学位論文要旨



No 110851
著者(漢字) 中島,圭一
著者(英字)
著者(カナ) ナカジマ,ケイイチ
標題(和) 中世的金融業の展開
標題(洋)
報告番号 110851
報告番号 甲10851
学位授与日 1995.01.09
学位種別 課程博士
学位種類 博士(文学)
学位記番号 博人文第100号
研究科 人文科学研究科
専攻
論文審査委員 主査: 東京大学 教授 五味,文彦
 東京大学 教授 勝俣,鎮夫
 東京大学 教授 吉田,伸之
 東京大学 教授 保立,道久
 東京大学 教授 村井,章介
内容要旨

 十二世紀以降、身分は低いながらも、諸権門に従属し、年貢収取実務に携わることを通じて財貨を蓄え、それをもとに高利貸を行う者が現われ、やがて専門の高利貸業者として世間の認知を受け、「借上」と呼ばれるようになった。

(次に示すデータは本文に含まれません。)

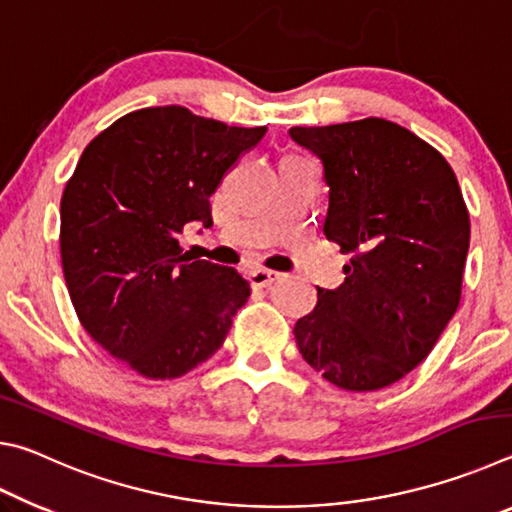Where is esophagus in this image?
Returning <instances> with one entry per match:
<instances>
[{
    "instance_id": "obj_1",
    "label": "esophagus",
    "mask_w": 512,
    "mask_h": 512,
    "mask_svg": "<svg viewBox=\"0 0 512 512\" xmlns=\"http://www.w3.org/2000/svg\"><path fill=\"white\" fill-rule=\"evenodd\" d=\"M248 280L255 289H264V287H271L275 280H280V273L268 271V268H255V271L248 273Z\"/></svg>"
}]
</instances>
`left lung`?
Returning <instances> with one entry per match:
<instances>
[{"instance_id": "obj_1", "label": "left lung", "mask_w": 512, "mask_h": 512, "mask_svg": "<svg viewBox=\"0 0 512 512\" xmlns=\"http://www.w3.org/2000/svg\"><path fill=\"white\" fill-rule=\"evenodd\" d=\"M329 187L323 232L350 253L296 334L302 359L345 391L391 386L427 359L461 302L470 214L452 167L393 121L296 126Z\"/></svg>"}]
</instances>
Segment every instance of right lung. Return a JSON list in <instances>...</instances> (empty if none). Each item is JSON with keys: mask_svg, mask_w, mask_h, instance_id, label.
<instances>
[{"mask_svg": "<svg viewBox=\"0 0 512 512\" xmlns=\"http://www.w3.org/2000/svg\"><path fill=\"white\" fill-rule=\"evenodd\" d=\"M266 126L241 128L183 106L128 112L85 146L60 201V257L81 325L149 379L212 357L250 284L183 255L189 223L212 225L210 196Z\"/></svg>", "mask_w": 512, "mask_h": 512, "instance_id": "1", "label": "right lung"}]
</instances>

承久の乱後、彼らは主家の下での経験を生かし、新たに遠隔地の所領を大量に獲得した地頭御家人などの下で年貢収取の実務にあたるようになる。さらに十三世紀末期以降、彼らは一円領化された荘園を預かり、その経営と収納を請け負う代官請負業者としての側面をあわせ持つに至る。こうして彼らの業務が「借上」という言葉の枠に収まらなくなった段階で、この時代の有徳人の代表として、富裕の象徴たる「土倉」の呼称が付与されたのである。土倉とは、高利貸、代官請負、さらには必要な技術さえあれば醸造など、大きな資本を必要とする分野で積極的な活動を展開する事業家であった。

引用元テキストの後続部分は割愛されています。